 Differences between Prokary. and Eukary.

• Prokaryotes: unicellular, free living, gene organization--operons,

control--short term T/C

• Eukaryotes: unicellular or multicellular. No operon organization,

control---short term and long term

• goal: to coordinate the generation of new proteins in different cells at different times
--
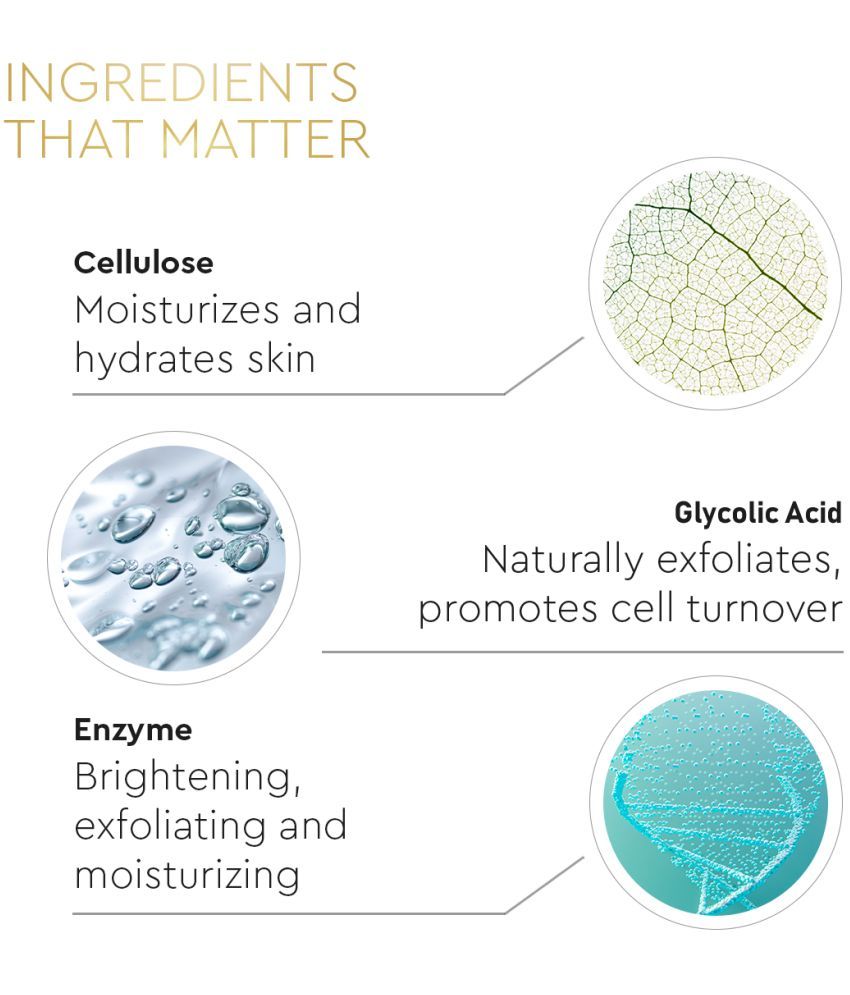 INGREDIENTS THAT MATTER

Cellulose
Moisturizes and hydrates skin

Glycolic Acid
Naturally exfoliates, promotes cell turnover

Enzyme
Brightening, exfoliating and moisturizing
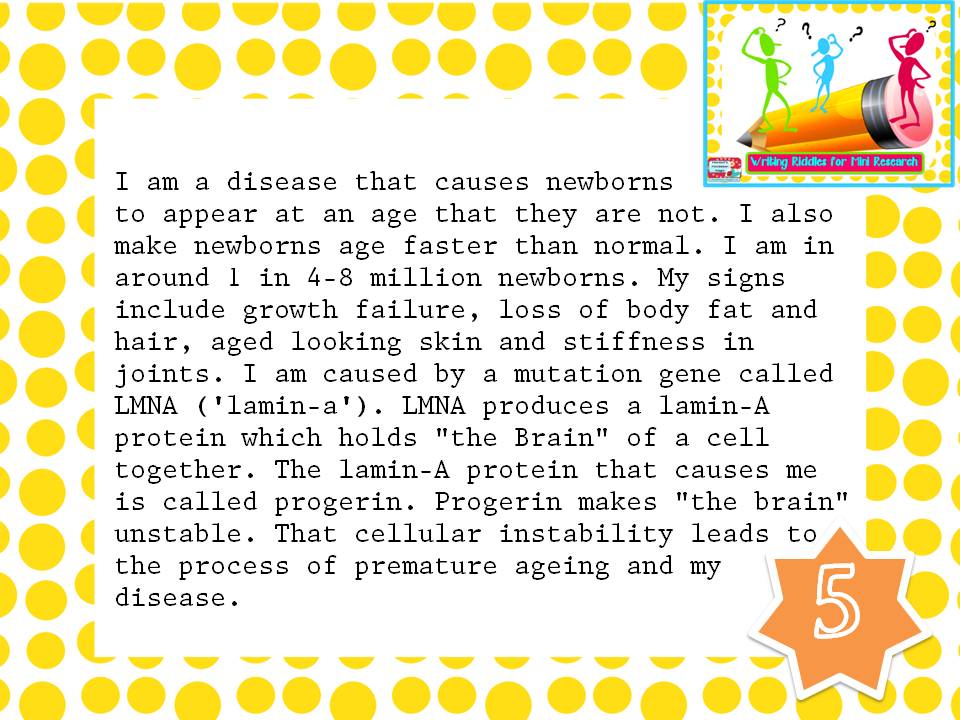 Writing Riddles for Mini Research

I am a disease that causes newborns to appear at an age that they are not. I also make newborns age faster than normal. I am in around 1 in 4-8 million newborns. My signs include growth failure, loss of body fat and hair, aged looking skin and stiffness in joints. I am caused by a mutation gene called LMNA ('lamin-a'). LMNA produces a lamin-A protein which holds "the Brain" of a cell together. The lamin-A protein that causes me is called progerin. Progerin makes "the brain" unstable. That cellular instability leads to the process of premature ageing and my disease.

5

• Exercise description: With the line that has "control---short term and long term" as the first and the line that has "at different times" as the last, repeat exactly that run of lines above and no more.

• Task solution:
control---short term and long term

• goal: to coordinate the generation of new proteins in different cells at different times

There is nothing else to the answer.